• WHAT THE TASK REQUIRES
Copy out every line below word for word, with nothing changed.

• DATA RECORDS
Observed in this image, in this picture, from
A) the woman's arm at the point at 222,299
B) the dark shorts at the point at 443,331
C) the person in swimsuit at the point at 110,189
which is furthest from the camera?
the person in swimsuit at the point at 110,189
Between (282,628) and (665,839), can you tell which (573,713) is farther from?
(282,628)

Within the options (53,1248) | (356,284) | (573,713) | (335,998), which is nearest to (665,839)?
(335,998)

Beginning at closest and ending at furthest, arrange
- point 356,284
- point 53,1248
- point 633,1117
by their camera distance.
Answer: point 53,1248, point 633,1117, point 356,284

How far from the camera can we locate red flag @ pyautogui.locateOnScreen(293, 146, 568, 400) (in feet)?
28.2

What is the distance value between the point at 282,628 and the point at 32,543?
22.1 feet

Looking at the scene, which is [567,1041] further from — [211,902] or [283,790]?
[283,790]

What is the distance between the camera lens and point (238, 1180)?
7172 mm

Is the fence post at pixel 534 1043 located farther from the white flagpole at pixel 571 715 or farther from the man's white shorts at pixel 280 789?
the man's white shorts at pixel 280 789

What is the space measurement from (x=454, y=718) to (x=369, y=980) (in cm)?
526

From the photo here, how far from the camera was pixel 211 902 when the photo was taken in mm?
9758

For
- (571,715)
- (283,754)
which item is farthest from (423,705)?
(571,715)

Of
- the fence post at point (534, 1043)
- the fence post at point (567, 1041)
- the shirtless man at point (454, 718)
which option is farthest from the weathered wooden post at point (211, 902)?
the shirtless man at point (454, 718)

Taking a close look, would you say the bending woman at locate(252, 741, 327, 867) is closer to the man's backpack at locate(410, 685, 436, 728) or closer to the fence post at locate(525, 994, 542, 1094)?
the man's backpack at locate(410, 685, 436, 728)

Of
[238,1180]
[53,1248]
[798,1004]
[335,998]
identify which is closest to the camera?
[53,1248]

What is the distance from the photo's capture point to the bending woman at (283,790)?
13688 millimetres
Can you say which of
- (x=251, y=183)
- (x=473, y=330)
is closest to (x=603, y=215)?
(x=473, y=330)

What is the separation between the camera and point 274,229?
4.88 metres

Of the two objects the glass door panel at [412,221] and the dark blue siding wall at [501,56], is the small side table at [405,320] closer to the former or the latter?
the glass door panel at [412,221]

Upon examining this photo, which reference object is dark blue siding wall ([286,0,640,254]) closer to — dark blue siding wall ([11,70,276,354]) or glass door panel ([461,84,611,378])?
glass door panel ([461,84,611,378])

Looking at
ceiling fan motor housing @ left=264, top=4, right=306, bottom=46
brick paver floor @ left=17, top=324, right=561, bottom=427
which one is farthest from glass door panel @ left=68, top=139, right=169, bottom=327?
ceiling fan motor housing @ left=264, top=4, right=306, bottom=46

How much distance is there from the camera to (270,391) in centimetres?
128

• TASK ANSWER
Observed in this image, in this picture, from
A) the woman's arm at the point at 222,299
B) the dark shorts at the point at 443,331
C) the person in swimsuit at the point at 110,189
which is furthest from the camera?
the person in swimsuit at the point at 110,189
Between (282,628) and (665,839), can you tell which (573,713) is farther from?
(282,628)

Within the options (53,1248) | (356,284) | (573,713) | (335,998), which is nearest to (665,839)?
(335,998)

Beginning at closest and ending at furthest, arrange
- point 356,284
- point 53,1248
- point 633,1117
by their camera distance.
Answer: point 53,1248, point 633,1117, point 356,284

How far from the camera can we locate red flag @ pyautogui.locateOnScreen(293, 146, 568, 400) (in feet)?
28.2

What is the distance value between the point at 282,628 and the point at 32,543?
22.1 feet

Looking at the scene, which is [567,1041] further from — [211,902] or [283,790]?
[283,790]

What is the distance between the camera lens and point (238, 1180)?
7172 mm

Is the fence post at pixel 534 1043 located farther from the white flagpole at pixel 571 715 or farther from the man's white shorts at pixel 280 789?
the man's white shorts at pixel 280 789

What is the space measurement from (x=454, y=718) to (x=369, y=980) (in cm)?
526

From the photo here, how far from the camera was pixel 211 902 when the photo was taken in mm?
9758

For
- (571,715)
- (283,754)
which item is farthest from (423,705)?
(571,715)

Of
- the fence post at point (534, 1043)
- the fence post at point (567, 1041)
- the shirtless man at point (454, 718)
which option is farthest from the weathered wooden post at point (211, 902)?
the shirtless man at point (454, 718)

Taking a close look, would you say the bending woman at locate(252, 741, 327, 867) is closer to the man's backpack at locate(410, 685, 436, 728) or closer to the fence post at locate(525, 994, 542, 1094)?
the man's backpack at locate(410, 685, 436, 728)

Of
[238,1180]
[53,1248]
[798,1004]
[335,998]
identify which is closest to the camera?
[53,1248]

What is the distance from the photo's capture point to the bending woman at (283,790)?
13688 millimetres
Can you say which of
- (x=251, y=183)
- (x=473, y=330)
is closest to (x=603, y=215)?
(x=473, y=330)

What is the separation between the camera and point 274,229?
4.88 metres

Of the two objects the glass door panel at [412,221] and the dark blue siding wall at [501,56], is the small side table at [405,320] closer to the former or the latter?
the glass door panel at [412,221]

Upon examining this photo, which reference object is dark blue siding wall ([286,0,640,254]) closer to — dark blue siding wall ([11,70,276,354]) or glass door panel ([461,84,611,378])?
glass door panel ([461,84,611,378])

Looking at
ceiling fan motor housing @ left=264, top=4, right=306, bottom=46
brick paver floor @ left=17, top=324, right=561, bottom=427
which one is farthest from glass door panel @ left=68, top=139, right=169, bottom=327?
ceiling fan motor housing @ left=264, top=4, right=306, bottom=46

How much distance is there from the camera to (270,391) in centimetres?
128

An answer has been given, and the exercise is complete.